* **PAGE EXCERPT**:
• • • • •

When a person puts on the uniform of the United States military and swears an oath, that person is promising to sacrifice their life for their country. The only promise they expect in return is that their life not be spent for no good reason. That promise was broken.

Do not forget your dying children. They wear the uniform of your country, they live and die for all of us. Some lie still, wrapped in your flag. Some walk the land trying to remember, or trying to forget, how they got their scars so long ago. Some yet fight, in a war of choice that was not their doing. Do not forget them. Do not insult them. They are your children.



u were hit with this at 9:35 AM

.

{Thursday, August 26, 2004 . }

kRikEy!!!

so i am now in chicago

theres a kind of finality about this that slo could not prepare me for. i dont kno when it hit me. maybe it was on the way to the airport. or maybe the stop in vegas. maybe landing in chicago. or checking into the hotel. or even when i moved in yesterday. or maybe it was when my parents got in the taxi to head to the airport, leaving me. maybe it was then.

i have really left now. left everything behind and starting over yet again. so i guess it would be an understatement to say that im pretty scared and unsure of myself. not as bad as slo in some ways, but way worse in others.

basically i'm left in that self-doubting lonely stage that i knew i was in for. so i guess its just time to grin and bear it. classes start monday. wut the hell am i gonna do for the next couple days? who knows.

so im a lil stressed and all that jazz. not that bad actually, but it definitely would have been easier to have gone back to slo. but easier isn't always better i suppose.

well i should get off this comp and start the fun fun fun time of meet and greet. woohoo. err.... yea....

.....

ok i'm going i'm going

i love you.

bye bye


u were hit with this at 6:45 PM

.

{Monday, August 23, 2004 . }

so here i am on my last nite in california for quite some time.... crazy shet.... well ok i have nothing of any importance to say... i love you... bye bye


u were hit with this at 7:30 PM

.

{Thursday, August 19, 2004 . }

this time a week from tomorrow i will be in chicago. i wont be back in cali til christmas.

me and the parents definitely get along better when we dont live within 200 miles of eachother. so for the last week i've basically lived at mari's sister's house and sylvana's place.

• • • • •

* **WORK REQUIRED**: Reproduce everything in the blog excerpt from "me and the parents" down to "and sylvana's place.".

* **DATA SECTION**:

• • • • •

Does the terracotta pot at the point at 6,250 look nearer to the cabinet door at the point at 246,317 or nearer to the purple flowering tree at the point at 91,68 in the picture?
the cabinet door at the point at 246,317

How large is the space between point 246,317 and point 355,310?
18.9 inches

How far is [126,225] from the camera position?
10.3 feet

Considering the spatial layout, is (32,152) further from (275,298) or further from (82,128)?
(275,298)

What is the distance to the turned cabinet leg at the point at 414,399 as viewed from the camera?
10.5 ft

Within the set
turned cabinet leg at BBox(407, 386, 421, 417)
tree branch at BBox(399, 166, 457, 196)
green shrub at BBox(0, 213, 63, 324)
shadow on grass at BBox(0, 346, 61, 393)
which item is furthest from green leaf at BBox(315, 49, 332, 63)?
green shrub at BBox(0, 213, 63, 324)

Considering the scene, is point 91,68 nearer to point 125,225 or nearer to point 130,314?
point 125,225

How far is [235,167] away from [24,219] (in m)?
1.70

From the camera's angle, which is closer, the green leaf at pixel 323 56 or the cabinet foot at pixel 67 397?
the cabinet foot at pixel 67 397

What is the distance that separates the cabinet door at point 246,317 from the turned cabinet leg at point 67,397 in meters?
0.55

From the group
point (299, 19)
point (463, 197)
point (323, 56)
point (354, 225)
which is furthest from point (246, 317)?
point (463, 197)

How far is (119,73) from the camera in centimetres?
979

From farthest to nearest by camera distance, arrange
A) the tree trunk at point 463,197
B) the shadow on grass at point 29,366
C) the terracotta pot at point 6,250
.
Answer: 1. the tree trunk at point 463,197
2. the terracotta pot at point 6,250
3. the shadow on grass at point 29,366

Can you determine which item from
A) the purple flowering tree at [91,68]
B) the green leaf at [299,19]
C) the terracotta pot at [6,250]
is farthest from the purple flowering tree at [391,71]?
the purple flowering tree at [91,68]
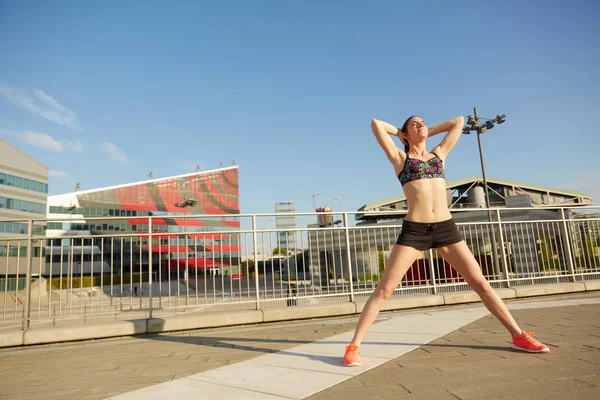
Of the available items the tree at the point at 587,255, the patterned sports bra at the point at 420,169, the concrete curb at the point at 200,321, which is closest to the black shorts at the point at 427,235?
the patterned sports bra at the point at 420,169

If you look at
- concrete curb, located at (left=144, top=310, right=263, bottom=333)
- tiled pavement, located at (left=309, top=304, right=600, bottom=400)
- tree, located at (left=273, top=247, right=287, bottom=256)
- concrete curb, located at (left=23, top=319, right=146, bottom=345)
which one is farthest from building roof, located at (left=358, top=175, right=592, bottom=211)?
tiled pavement, located at (left=309, top=304, right=600, bottom=400)

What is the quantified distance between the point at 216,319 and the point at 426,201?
380 cm

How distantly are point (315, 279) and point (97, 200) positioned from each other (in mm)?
75023

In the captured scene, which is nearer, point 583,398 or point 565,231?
point 583,398

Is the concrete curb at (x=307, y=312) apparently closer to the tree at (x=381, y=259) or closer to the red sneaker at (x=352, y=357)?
the tree at (x=381, y=259)

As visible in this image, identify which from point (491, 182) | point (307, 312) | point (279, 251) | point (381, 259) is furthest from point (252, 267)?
point (491, 182)

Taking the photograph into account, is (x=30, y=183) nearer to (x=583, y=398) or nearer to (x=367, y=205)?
(x=367, y=205)

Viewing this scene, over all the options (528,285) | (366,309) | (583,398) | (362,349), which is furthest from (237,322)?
(528,285)

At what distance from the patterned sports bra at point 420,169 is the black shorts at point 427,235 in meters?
0.41

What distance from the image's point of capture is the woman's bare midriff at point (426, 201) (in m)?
3.25

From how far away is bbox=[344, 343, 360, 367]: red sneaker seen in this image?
2.99 meters

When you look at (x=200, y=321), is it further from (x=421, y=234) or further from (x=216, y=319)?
(x=421, y=234)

• • • • •

* **RESULT OF THE EXERCISE**:
me and the parents definitely get along better when we dont live within 200 miles of eachother. so for the last week i've basically lived at mari's sister's house and sylvana's place.